La nouvelle fiscalité, placement par placement

La nouvelle fiscalité, placement par placement
Jeudi 5 octobre 2017

Intérêts, dividendes et plus-values boursières seront désormais soumis à un prélèvement forfaitaire unique (PFU) de 30%. Cette nouvelle fiscalité s’applique sur de nombreux placements : petit tour d’horizon.

Assurance vie

Une fois la réforme mise en place, la fiscalité des contrats resterait inchangée pour un contribuable qui n’a pas placé plus de 150 000 euros en assurance-vie et 300 000 euros pour un couple, tous contrats confondus. La réforme s’adresse aux épargnants qui ont investi au-delà de ces sommes et consiste à soumettre les gains réalisés au prélèvement forfaitaire unique de 30%. Ce prélèvement comprend les prélèvements sociaux qui devraient atteindre 17,2% en 2018. Une fiscalité en hausse pour les contrats de plus de huit ans dont les gains sont aujourd’hui imposés au taux de 23%.

Comptes-titres

Les revenus obligataires et dividendes seront soumis au prélèvement forfaitaire unique de 30%. L’abattement de 40% dont profitent les dividendes serait supprimé. Les plus-values seront soumises au même prélèvement forfaitaire de 30%, qui remplacera le barème progressif de l’impôt. Avec une particularité pour les actions : l’abattement pour durée de détention serait supprimé.

Livrets bancaires

Aucun changement à prévoir pour l’épargne réservée aux plus modestes.

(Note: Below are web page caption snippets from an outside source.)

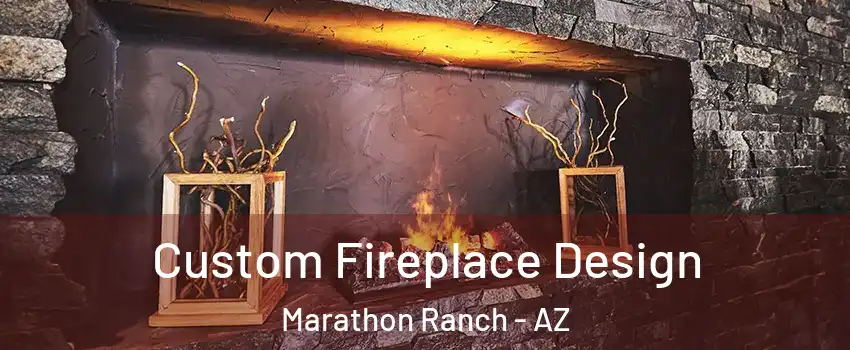 Custom Fireplace Design Marathon Ranch - AZ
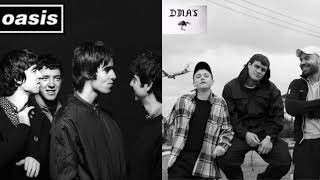 DMA’S - Gas Panic (Oasis Cover)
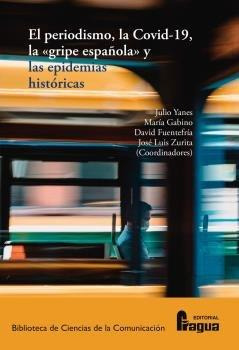 Libro: Periodismo La Covid 19 La Gripe Española Y Epidemias 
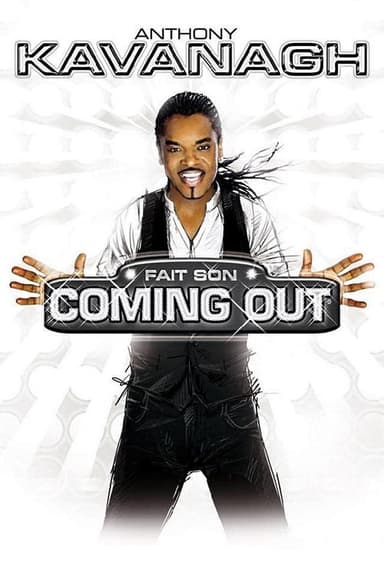 Anthony Kavanagh : Fait son Coming Out poster
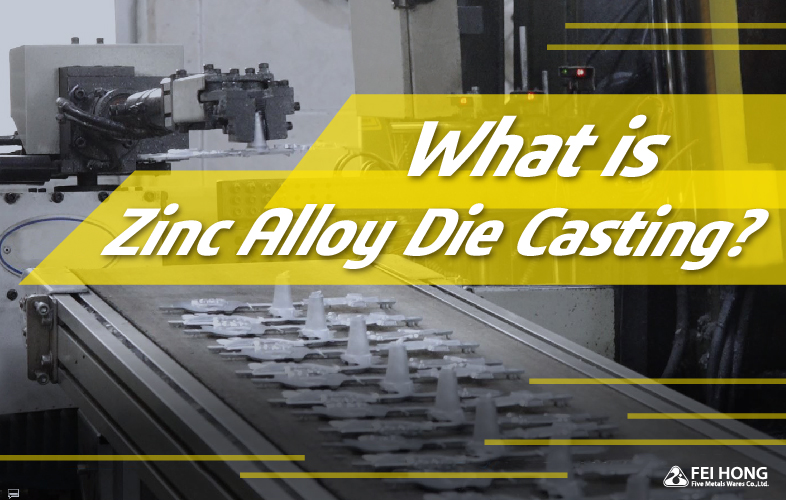 What is zinc alloy die casting？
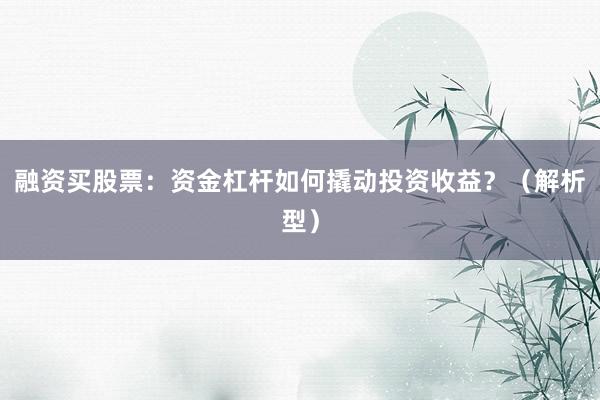 融资买股票：资金杠杆如何撬动投资收益？（解析型）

Livrets A, livrets de développement durable, livrets d’épargne populaire et livrets jeunes resteront exonérés d’impôts et de prélèvements sociaux. Pour les autres livrets, les intérêts supporteront le prélèvement forfaitaire unique de 30%.

PEA

Le PEA ne serait pas soumis au prélèvement forfaitaire unique de 30%. Les gains resteraient donc exonérés après 5 ans (hors prélèvements sociaux de 17,2%) et taxables à 22,5% (la clôture avant deux ans) et à 19% (clôture entre deux et cinq ans). Mais le PEA sera concerné par la hausse de la CSG. En cas de retrait, les gains réalisés après la hausse de la CSG seront soumis aux prélèvements sociaux de 17,2%.

PEL

Les plans épargne logement ouverts avant le 1er janvier 2018 resteront exonérés d’impôts sur le revenu pour les intérêts produits jusqu’au douzième anniversaire du plan. Les intérêts produits après douze ans supporteront le prélèvement forfaitaire unique de 30% au lieu du barème progressif de l’impôt sur les revenus qui peut atteindre 60,5%, prélèvements sociaux inclus.

Les intérêts des plans épargne logement ouverts à compter du janvier 2018 seront imposés au prélèvement forfaitaire unique de 30%. Les contribuables qui y ont intérêt pourront toujours opter pour une imposition de leur revenu au barème progressif. Ils profiteront dans ce cas de la déductibilité de la CSG qui n’est pas déductible lorsque le revenu est imposé à un taux forfaitaire.


(Le Revenu, Barbara Hufnagel, 21 septembre 2017)


NDLR :
Concernant l’immobilier, les Loueurs en Meublé Non Professionnels (LMNP) bénéficieraient de la fiscalité du nouvel IFI (Impôt sur la Fortune Immobilière), remplaçant de l’ISF (Impôt de Solidarité sur la Fortune). Le barème de l'IFI serait le même que le barème de l'ISF. Il serait composé de six tranches d'imposition avec des taux allant de 0 à 1,5 %. Il n'est pas non plus question de toucher au seuil de l'ISF, fixé à 1,3 million d'euros.